The summary emits pi.swarm.degraded_coordination_runpack_e2e.v1 and JSONL events with pi.swarm.degraded_coordination_runpack_e2e.event.v1. The scenario uses a real temporary Beads workspace for one fresh in-progress bead and one blocked open bead, fixture-captured Agent Mail semantic-readiness failure, and an RCH worker workspace-shadow blocker.

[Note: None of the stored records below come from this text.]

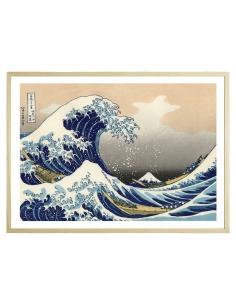 La vague de Kanagawa 70 x...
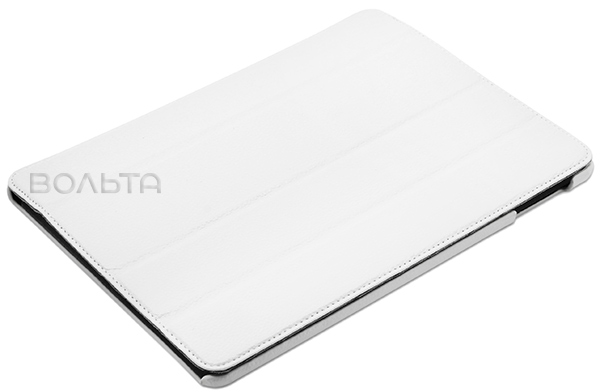 чехол Melkco iPad 5/Air Leather Case Slimme Cover Ver.1 white LC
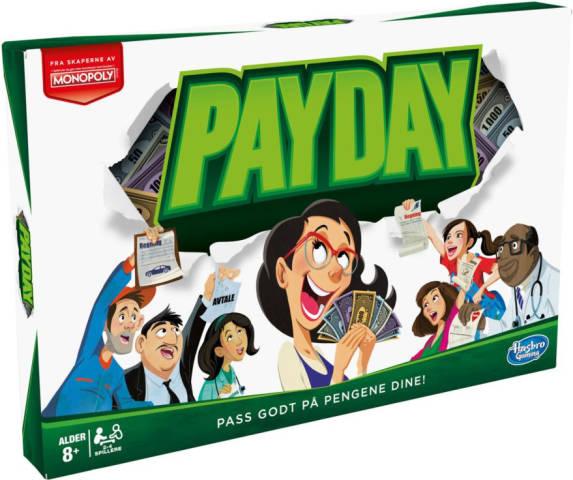 Payday Brettspill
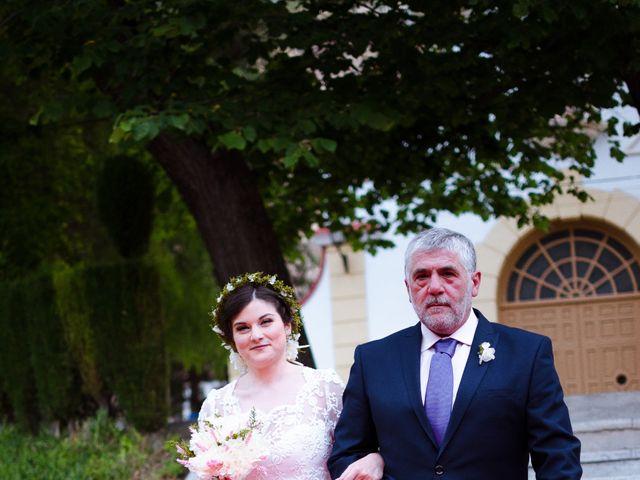 La boda de Luis Alejandro y Ana María en Moratalla, Murcia 16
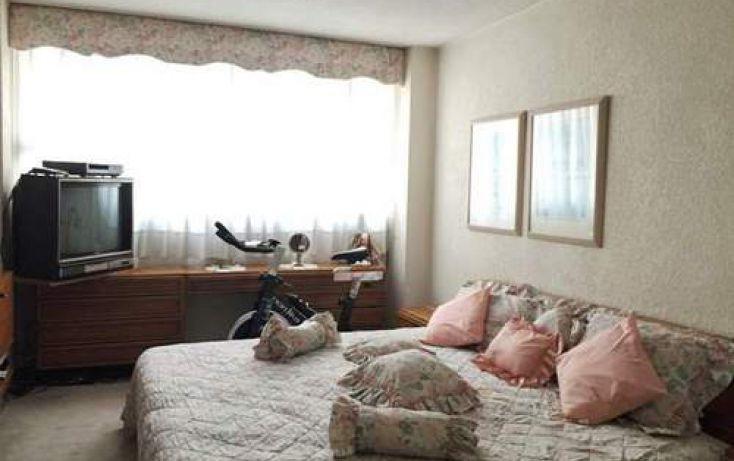 Foto de departamento en venta en, del valle centro, benito juárez, df, 2026591 no 07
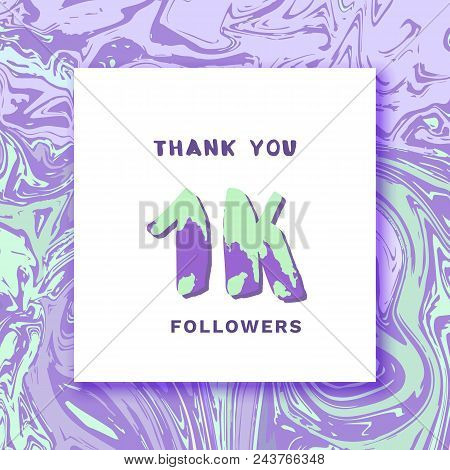 1k Followers Thank You Square Banner With Liquid Background And Frame. Template For Social Media Pos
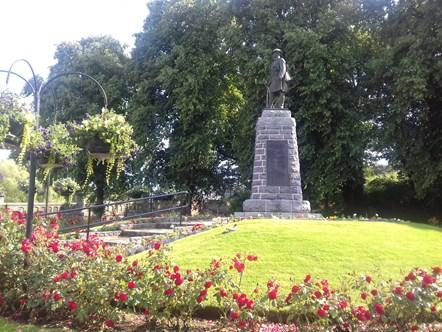 Forres war memorial recognised as among best in region: Forres war memorial recognised as among best in region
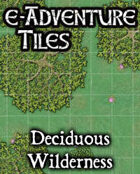 e-Adventure Tiles: Deciduous Wilderness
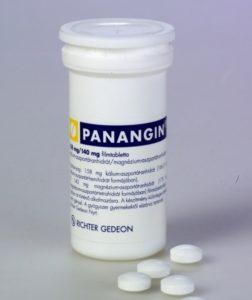 панангин при аритмии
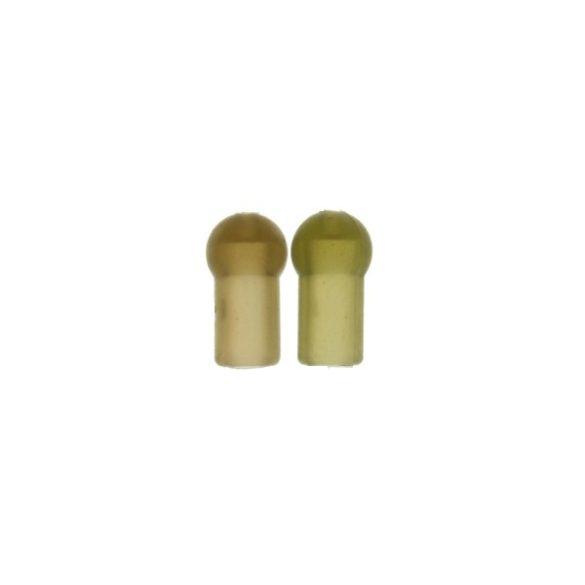 Gardner Target Mini Buffer Beads-Gumiütköző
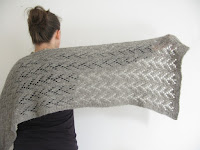 lace shawl wrap scarf knitting pattern felted
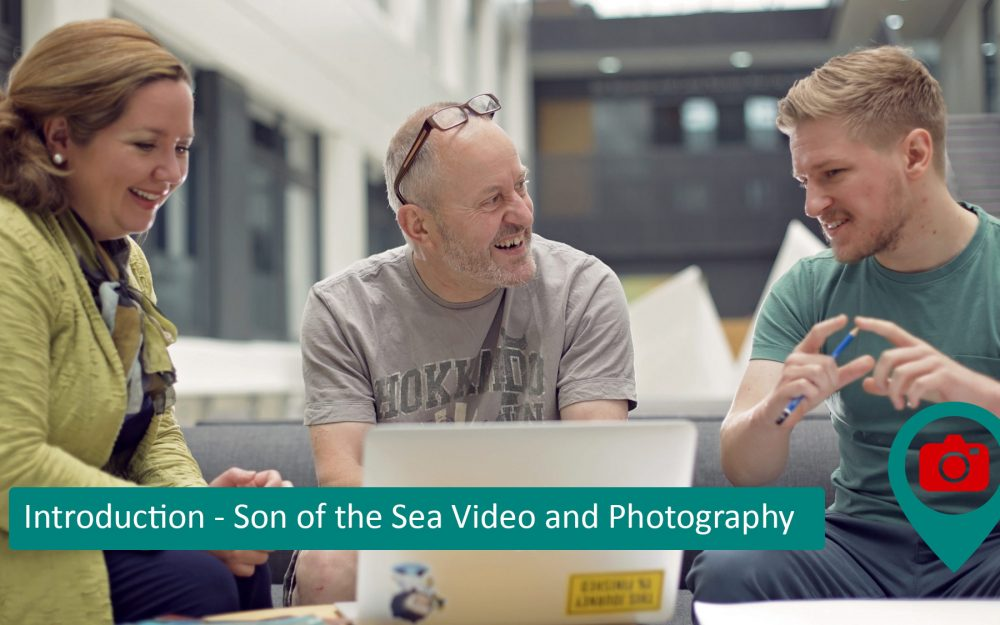 Introduction - Son of the Sea Video and Photography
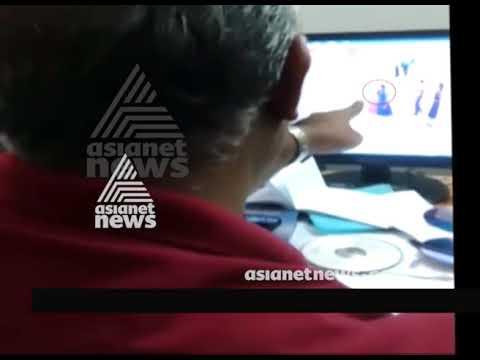 Exclusive CCTV Visulas  |Girl jumps from school building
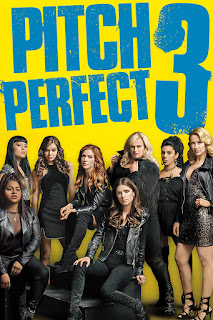 Pitch Perfect 3 2017 Dual Audio 720p BluRay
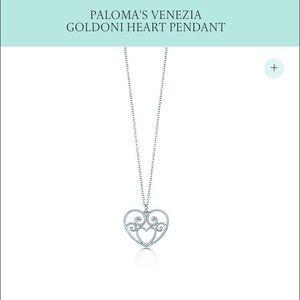 Tiffany & Co. Jewelry - Paloma's Venezia Goldoni Heart Pendant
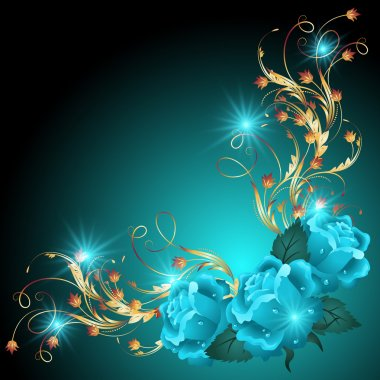Blue roses with golden ornament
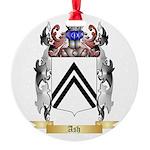 Ash Round Ornament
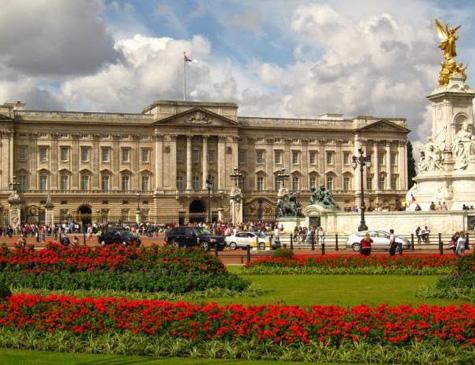Palácio de Buckingham, em Londres, Inglaterra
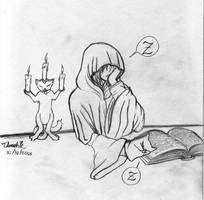 Free Sketch 01 - Nekozawa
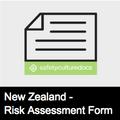 Fatigue Risk Assessment Form (110521)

A passing verdict means the runpack recommends Beads soft-lock ownership, keeps validation degraded instead of green, and emits no cleanup or deletion commands for temp artifacts.

Incident replay E2E evidence:

e2e_dir="/data/tmp/pi_swarm_incident_replay_e2e/${AGENT_NAME:-agent}-$(date -u +%Y%m%dT%H%M%SZ)"
python3 scripts/build_swarm_operator_runpack.py \
  --run-swarm-incident-replay-e2e \
  --capture-dir "$e2e_dir" \
  --out-swarm-incident-replay-e2e-json "$e2e_dir/summary.json" \
  --out-swarm-incident-replay-e2e-events-jsonl "$e2e_dir/events.jsonl"

The summary emits pi.swarm.incident_replay_e2e.v1 and JSONL events with pi.swarm.incident_replay_e2e.event.v1. It uses real temp Beads and git workspaces where safe, fixture-captured Agent Mail/RCH failures where live mutation would be unsafe, checked-in incident replay/proof-memory/operator-work sources, and extension firewall plus smoothness-SLO failure evidence. A passing verdict proves the harness fails closed to explicit operator actions and does not authorize cleanup commands, local heavyweight Cargo fallback, release, benchmark, capacity, strict drop-in, or live source-system claims.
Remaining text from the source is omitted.